#### [TASK REQUIREMENTS]
Would you please write out the records below exactly as they appear?

#### [STORED DATA]
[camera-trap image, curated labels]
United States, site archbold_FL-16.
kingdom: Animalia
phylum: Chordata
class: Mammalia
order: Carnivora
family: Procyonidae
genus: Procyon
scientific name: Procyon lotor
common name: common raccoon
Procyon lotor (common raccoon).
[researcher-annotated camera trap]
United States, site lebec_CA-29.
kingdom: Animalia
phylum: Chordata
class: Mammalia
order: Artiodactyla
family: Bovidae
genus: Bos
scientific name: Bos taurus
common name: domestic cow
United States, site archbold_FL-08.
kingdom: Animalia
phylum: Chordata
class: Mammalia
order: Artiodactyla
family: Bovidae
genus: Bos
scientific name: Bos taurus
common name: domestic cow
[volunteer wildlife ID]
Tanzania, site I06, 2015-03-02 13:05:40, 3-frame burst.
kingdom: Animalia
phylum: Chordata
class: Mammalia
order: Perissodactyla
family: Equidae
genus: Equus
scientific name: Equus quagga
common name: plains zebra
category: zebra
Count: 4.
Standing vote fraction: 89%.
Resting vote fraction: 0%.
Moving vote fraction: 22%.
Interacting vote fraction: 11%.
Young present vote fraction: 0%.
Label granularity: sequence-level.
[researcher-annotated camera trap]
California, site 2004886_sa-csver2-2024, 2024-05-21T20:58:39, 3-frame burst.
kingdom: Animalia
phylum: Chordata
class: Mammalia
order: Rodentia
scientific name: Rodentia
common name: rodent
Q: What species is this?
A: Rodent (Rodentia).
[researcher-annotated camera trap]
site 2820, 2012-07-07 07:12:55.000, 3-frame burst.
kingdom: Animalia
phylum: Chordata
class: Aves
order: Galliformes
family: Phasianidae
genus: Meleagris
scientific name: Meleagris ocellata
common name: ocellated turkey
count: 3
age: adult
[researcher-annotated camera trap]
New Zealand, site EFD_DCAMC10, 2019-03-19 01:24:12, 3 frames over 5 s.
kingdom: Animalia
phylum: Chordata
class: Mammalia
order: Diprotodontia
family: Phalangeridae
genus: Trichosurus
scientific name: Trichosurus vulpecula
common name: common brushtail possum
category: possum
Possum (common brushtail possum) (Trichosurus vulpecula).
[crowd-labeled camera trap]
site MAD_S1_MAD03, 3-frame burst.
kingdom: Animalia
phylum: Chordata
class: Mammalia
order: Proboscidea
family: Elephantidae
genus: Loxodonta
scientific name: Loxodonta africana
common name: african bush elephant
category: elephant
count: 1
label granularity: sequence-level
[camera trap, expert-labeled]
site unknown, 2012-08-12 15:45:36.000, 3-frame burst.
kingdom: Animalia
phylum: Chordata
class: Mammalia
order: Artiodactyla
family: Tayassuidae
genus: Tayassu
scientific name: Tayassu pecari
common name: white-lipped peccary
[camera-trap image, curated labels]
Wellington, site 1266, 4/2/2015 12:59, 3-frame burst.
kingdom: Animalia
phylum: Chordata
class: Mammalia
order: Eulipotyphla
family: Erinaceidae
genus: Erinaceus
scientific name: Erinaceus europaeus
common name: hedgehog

#### [RESPONSE TO THIS EXERCISE]
[camera-trap image, curated labels]
United States, site archbold_FL-16.
kingdom: Animalia
phylum: Chordata
class: Mammalia
order: Carnivora
family: Procyonidae
genus: Procyon
scientific name: Procyon lotor
common name: common raccoon
Procyon lotor (common raccoon).
[researcher-annotated camera trap]
United States, site lebec_CA-29.
kingdom: Animalia
phylum: Chordata
class: Mammalia
order: Artiodactyla
family: Bovidae
genus: Bos
scientific name: Bos taurus
common name: domestic cow
United States, site archbold_FL-08.
kingdom: Animalia
phylum: Chordata
class: Mammalia
order: Artiodactyla
family: Bovidae
genus: Bos
scientific name: Bos taurus
common name: domestic cow
[volunteer wildlife ID]
Tanzania, site I06, 2015-03-02 13:05:40, 3-frame burst.
kingdom: Animalia
phylum: Chordata
class: Mammalia
order: Perissodactyla
family: Equidae
genus: Equus
scientific name: Equus quagga
common name: plains zebra
category: zebra
Count: 4.
Standing vote fraction: 89%.
Resting vote fraction: 0%.
Moving vote fraction: 22%.
Interacting vote fraction: 11%.
Young present vote fraction: 0%.
Label granularity: sequence-level.
[researcher-annotated camera trap]
California, site 2004886_sa-csver2-2024, 2024-05-21T20:58:39, 3-frame burst.
kingdom: Animalia
phylum: Chordata
class: Mammalia
order: Rodentia
scientific name: Rodentia
common name: rodent
Q: What species is this?
A: Rodent (Rodentia).
[researcher-annotated camera trap]
site 2820, 2012-07-07 07:12:55.000, 3-frame burst.
kingdom: Animalia
phylum: Chordata
class: Aves
order: Galliformes
family: Phasianidae
genus: Meleagris
scientific name: Meleagris ocellata
common name: ocellated turkey
count: 3
age: adult
[researcher-annotated camera trap]
New Zealand, site EFD_DCAMC10, 2019-03-19 01:24:12, 3 frames over 5 s.
kingdom: Animalia
phylum: Chordata
class: Mammalia
order: Diprotodontia
family: Phalangeridae
genus: Trichosurus
scientific name: Trichosurus vulpecula
common name: common brushtail possum
category: possum
Possum (common brushtail possum) (Trichosurus vulpecula).
[crowd-labeled camera trap]
site MAD_S1_MAD03, 3-frame burst.
kingdom: Animalia
phylum: Chordata
class: Mammalia
order: Proboscidea
family: Elephantidae
genus: Loxodonta
scientific name: Loxodonta africana
common name: african bush elephant
category: elephant
count: 1
label granularity: sequence-level
[camera trap, expert-labeled]
site unknown, 2012-08-12 15:45:36.000, 3-frame burst.
kingdom: Animalia
phylum: Chordata
class: Mammalia
order: Artiodactyla
family: Tayassuidae
genus: Tayassu
scientific name: Tayassu pecari
common name: white-lipped peccary
[camera-trap image, curated labels]
Wellington, site 1266, 4/2/2015 12:59, 3-frame burst.
kingdom: Animalia
phylum: Chordata
class: Mammalia
order: Eulipotyphla
family: Erinaceidae
genus: Erinaceus
scientific name: Erinaceus europaeus
common name: hedgehog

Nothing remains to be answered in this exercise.